Action item A
Return, copied exactly, the part of the coaching case study that opens with the words containing "Awareness. She learnt" and closes with "critic running commentary.".
Action item B
Take the coaching case study on the senior leader with ADHD further, continuing from its last sentence.

Document section
────────────────────

Supporting a Senior Leader

with ADHD in Transition

Issue

When Anna (alias) stepped into a demanding senior role, her calendar was already a battlefield—back-to-back meetings, overflowing inbox, and a neurodiverse team looking to her for clarity.

On top of this, she had just received a late ADHD diagnosis, which helped explain years of struggle (especially since perimenopause) with overwhelm and self-doubt—but also left her wondering if she could keep up the pace without burning out.

She described feeling like she was “always two steps behind and three steps ahead—never in the present moment.” Imposter syndrome was constant, and her team had begun to notice the strain.

Approach

In our coaching sessions, we started with the 3 A’s Framework to bring both relief and structure to her situation, and she also benefited from profiling both her and her team’s strengths and preferred ways of working (We used DiSC and Strengths Profile).

Awareness. She learnt to pause and name what was actually happening. The racing mind. The “not good enough” story. The drain of constant decisions. We strengthened her focus on her gifts and gently exposed the inner critic running commentary.

────────────────────

Information given
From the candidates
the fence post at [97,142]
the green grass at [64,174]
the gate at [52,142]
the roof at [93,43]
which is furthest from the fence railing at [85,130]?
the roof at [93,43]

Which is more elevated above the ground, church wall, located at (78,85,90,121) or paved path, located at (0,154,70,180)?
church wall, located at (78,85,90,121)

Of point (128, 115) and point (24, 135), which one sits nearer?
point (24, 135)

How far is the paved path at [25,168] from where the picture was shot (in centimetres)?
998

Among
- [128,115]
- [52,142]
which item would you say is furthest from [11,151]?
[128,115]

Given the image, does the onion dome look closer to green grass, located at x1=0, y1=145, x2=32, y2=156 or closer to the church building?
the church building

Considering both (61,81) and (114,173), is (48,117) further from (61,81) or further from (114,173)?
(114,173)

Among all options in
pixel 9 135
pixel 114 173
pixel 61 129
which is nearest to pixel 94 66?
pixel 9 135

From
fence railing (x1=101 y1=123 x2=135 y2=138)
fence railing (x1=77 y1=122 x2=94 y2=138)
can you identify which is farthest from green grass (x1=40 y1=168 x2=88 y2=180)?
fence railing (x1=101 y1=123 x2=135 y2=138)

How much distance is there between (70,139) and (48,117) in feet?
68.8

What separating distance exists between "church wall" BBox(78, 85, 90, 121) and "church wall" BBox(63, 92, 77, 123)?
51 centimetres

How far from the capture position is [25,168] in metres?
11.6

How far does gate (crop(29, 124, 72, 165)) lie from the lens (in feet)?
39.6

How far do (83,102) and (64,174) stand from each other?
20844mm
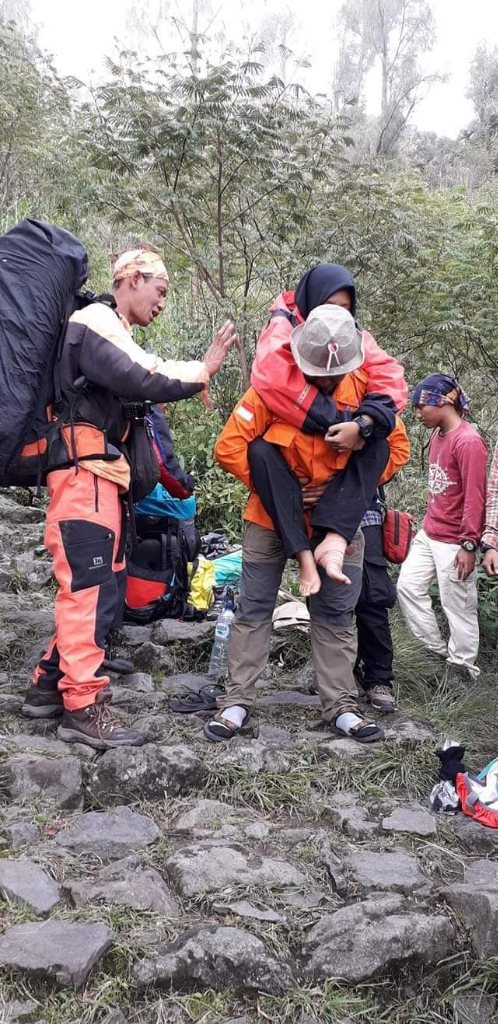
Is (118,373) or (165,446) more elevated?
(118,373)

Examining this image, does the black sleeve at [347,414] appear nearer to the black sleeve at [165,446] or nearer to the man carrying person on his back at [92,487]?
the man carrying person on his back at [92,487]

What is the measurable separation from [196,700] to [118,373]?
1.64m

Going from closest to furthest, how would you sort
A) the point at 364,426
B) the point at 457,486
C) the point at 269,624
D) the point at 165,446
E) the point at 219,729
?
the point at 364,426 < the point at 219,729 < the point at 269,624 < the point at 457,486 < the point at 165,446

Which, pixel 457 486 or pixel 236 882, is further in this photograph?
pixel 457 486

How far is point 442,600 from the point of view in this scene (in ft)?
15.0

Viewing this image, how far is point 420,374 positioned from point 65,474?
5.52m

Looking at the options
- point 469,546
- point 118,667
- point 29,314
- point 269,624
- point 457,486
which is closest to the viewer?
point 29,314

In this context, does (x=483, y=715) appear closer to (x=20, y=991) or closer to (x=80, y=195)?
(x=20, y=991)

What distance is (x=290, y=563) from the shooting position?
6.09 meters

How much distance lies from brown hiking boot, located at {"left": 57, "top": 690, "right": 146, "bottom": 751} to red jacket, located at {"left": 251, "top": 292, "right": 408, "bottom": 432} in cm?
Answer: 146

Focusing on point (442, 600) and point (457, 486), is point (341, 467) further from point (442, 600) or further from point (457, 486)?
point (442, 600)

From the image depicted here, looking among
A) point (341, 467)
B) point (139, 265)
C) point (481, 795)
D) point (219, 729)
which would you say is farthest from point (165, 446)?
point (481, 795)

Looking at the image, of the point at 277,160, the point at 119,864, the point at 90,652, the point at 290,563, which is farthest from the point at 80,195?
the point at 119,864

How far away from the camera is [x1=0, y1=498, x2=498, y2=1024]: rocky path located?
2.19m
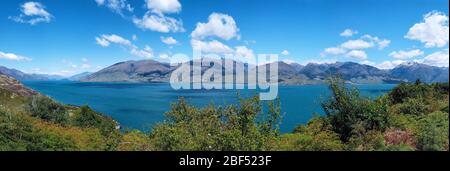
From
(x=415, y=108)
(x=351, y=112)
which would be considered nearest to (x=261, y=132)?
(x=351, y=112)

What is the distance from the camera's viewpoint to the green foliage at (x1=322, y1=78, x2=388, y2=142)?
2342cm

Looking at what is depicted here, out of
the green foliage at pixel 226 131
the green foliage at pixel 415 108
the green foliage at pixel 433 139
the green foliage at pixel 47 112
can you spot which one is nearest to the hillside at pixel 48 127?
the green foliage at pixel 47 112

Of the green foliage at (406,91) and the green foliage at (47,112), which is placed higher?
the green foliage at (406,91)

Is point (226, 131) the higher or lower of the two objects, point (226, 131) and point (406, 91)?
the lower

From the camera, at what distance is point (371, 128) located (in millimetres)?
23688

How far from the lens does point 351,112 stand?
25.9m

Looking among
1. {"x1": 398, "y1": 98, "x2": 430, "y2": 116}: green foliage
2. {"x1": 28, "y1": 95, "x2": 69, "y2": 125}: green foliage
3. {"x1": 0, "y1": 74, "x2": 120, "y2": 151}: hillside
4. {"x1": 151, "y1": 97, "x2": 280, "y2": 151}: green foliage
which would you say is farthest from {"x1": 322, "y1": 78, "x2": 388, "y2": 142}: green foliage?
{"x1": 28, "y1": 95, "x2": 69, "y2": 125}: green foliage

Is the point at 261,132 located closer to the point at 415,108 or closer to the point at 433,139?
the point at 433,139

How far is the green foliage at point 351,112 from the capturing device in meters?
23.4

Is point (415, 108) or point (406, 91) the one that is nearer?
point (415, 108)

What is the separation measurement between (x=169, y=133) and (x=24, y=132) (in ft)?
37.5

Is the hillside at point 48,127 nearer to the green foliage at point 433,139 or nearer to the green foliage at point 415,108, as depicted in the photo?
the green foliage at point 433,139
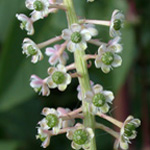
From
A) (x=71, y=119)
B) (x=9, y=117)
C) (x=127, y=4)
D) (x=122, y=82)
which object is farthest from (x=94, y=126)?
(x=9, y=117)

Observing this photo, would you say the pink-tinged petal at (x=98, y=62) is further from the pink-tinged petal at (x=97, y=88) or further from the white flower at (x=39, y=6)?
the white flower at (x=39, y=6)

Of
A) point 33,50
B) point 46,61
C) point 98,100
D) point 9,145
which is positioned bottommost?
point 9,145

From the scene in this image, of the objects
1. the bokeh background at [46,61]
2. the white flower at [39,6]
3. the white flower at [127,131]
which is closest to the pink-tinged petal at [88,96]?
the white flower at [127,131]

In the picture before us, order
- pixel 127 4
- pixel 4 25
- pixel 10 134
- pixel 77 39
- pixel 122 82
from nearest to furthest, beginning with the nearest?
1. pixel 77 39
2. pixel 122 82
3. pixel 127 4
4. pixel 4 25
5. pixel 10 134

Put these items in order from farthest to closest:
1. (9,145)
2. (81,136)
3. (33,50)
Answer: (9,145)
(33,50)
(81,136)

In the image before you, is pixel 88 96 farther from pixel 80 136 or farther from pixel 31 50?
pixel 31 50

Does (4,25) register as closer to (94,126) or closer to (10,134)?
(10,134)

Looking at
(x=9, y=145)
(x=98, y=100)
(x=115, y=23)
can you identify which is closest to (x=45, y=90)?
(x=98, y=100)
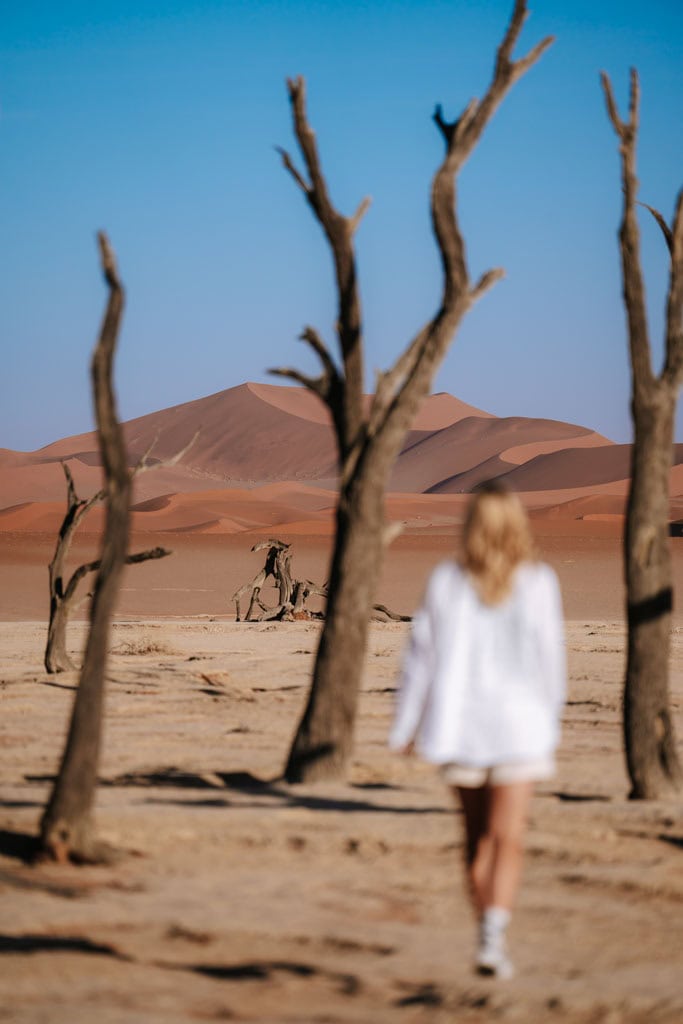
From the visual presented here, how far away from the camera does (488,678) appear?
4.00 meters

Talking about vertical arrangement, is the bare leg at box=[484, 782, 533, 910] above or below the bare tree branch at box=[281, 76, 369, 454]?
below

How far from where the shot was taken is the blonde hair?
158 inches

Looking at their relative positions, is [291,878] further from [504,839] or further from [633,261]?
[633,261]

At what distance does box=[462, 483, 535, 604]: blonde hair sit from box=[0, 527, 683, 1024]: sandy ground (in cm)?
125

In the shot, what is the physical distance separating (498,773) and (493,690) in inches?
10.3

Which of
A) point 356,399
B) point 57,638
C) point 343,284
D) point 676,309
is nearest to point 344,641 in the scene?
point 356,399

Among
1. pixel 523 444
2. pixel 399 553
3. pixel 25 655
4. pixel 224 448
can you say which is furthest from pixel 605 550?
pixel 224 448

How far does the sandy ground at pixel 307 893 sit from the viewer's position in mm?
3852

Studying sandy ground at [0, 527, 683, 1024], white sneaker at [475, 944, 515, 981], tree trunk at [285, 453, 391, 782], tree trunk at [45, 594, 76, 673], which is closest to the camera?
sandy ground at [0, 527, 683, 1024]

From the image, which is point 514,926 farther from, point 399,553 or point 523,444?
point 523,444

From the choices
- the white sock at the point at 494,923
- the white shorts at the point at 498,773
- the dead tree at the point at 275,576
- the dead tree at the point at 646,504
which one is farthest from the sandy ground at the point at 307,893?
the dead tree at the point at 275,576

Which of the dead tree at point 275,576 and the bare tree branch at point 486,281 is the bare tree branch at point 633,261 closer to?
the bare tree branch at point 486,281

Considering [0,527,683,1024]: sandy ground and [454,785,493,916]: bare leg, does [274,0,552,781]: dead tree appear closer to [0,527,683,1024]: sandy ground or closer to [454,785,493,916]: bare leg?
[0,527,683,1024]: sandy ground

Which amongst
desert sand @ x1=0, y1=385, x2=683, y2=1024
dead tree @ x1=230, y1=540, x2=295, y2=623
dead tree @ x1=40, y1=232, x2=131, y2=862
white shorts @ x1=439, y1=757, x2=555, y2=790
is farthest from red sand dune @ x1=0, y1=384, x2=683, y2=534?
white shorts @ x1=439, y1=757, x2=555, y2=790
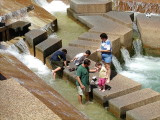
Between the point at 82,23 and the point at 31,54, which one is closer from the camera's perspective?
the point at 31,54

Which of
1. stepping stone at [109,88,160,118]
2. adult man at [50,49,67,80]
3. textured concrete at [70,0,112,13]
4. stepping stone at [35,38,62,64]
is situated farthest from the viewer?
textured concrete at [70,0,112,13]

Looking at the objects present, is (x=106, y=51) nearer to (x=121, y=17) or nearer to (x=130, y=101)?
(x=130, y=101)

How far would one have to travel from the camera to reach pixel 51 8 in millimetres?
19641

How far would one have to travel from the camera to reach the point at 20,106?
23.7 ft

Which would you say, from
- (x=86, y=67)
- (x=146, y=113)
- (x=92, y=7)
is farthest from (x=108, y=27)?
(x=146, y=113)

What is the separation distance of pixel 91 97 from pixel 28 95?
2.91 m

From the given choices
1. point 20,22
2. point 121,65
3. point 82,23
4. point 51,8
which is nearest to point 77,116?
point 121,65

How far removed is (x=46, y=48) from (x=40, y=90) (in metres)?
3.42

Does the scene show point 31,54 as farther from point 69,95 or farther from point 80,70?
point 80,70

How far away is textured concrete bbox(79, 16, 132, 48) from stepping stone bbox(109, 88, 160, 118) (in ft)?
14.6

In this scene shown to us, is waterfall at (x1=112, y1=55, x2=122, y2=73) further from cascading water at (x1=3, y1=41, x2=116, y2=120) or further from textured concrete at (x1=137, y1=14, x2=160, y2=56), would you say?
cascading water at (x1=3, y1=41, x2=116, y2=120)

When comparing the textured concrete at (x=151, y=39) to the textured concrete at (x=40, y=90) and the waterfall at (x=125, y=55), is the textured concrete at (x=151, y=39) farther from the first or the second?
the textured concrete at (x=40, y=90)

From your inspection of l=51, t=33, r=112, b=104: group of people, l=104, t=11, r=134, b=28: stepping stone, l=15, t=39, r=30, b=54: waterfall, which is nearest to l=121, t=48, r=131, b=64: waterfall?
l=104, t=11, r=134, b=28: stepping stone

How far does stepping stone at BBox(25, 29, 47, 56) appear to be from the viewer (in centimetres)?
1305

────────────────────

Reply A
Awareness. She learnt to pause and name what was actually happening. The racing mind. The “not good enough” story. The drain of constant decisions. We strengthened her focus on her gifts and gently exposed the inner critic running commentary.

Reply B
Accept.
Through mindfulness and self-compassion, she stopped fighting her wiring. There was grief for the years of masking and overdriving. And relief in allowing a different way.

Agency.
We simplified how she led. Clear priorities anchored to values. Practical scaffolding for her and her team. Short resets in long meetings. Smarter use of energy cycles. Stronger boundaries. Light-touch accountability that supported focus without white-knuckling it.

Less force. More alignment.

Outcome

Over 12 sessions, Anna moved from running on adrenaline to leading with intention. Anchored in her values, she delegated with more confidence and reclaimed space to think, not just react.

Her team felt it. Communication sharpened. Boundaries steadied. Trust strengthened.

Most importantly, she stopped trying to fix her ADHD and began integrating it into her leadership. It became part of her design, not a flaw to conceal.

As she put it, “I can lead without pretending. This is me. And it works.”

When self-awareness meets self-compassion, sustainable leadership becomes possible.